Climate change can lead to the extinction of species because of a variety of reasons. Firstly, as temperatures get warmer, habitats change. For example, the arctic is melting which means that polar bears won’t have anywhere to live. Numbers of polar bears have gone down by 22% between 1987 and 2004.
Every spring the cherry trees in Japan put on a beautiful display of blossom. Tourists flock from all over the world to see the trees burst into bloom. In October 2017, more than 350 cherry trees bloomed 6 months earlier due to typhoons and irregular weather caused by climate change. This is a problem as the insects that pollinate them are not out and feeding at that time of year. This means the pollinators will get less food in the spring when the cherry trees would normally blossom, and the cherry blossoms may not get pollinated. If the cherry blossoms do not get pollinated, there will be no cherry fruits that year.

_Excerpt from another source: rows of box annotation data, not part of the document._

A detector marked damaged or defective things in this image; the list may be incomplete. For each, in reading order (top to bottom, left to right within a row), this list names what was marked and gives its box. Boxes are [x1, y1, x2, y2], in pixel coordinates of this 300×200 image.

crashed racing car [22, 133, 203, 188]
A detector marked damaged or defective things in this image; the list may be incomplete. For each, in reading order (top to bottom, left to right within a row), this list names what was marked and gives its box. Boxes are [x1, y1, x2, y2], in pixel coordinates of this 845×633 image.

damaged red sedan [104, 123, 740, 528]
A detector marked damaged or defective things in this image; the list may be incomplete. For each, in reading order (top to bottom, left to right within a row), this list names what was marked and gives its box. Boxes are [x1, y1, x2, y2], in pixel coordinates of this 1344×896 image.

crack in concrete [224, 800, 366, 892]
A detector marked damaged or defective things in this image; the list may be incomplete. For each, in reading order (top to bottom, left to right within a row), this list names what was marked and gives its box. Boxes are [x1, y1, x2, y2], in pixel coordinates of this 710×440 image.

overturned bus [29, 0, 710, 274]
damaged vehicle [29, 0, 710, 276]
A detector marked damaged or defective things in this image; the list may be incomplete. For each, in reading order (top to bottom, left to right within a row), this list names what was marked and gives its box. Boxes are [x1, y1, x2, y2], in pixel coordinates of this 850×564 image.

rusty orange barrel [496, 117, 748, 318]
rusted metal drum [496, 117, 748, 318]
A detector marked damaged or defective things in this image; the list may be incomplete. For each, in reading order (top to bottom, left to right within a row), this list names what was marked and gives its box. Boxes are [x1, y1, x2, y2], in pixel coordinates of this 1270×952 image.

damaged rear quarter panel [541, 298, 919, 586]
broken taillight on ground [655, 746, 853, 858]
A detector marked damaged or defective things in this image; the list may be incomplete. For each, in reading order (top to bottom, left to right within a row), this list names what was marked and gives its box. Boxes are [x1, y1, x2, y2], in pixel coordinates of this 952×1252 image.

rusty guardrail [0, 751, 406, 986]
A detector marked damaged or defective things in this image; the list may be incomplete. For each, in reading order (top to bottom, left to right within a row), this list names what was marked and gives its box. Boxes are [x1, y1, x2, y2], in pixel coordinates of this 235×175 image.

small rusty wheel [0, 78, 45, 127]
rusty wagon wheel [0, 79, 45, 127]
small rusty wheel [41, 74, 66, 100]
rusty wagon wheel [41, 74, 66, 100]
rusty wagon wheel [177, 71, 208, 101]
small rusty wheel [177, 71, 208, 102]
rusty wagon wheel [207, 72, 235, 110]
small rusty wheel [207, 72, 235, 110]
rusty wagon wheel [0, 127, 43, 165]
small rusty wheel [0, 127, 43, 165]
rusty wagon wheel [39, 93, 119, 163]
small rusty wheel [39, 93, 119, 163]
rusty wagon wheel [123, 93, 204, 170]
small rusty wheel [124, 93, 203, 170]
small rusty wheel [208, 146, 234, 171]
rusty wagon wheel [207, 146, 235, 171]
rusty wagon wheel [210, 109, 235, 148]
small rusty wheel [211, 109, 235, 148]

The golden toad is a species that is now extinct and the main cause of the extinction was climate change. A long drought caused their mountaintop cloud forest habitat to dry up and the last remaining golden toad was lost in 1989.
The orange-spotted filefish is highly sensitive to warm water. It only liked to live in water that is a certain temperature. The animal went extinct in Japan during an episode of warmer ocean temperatures in 1988.
It is estimated that between 18% and 35% of plant and animal species will become extinct by 2050 due to climate change.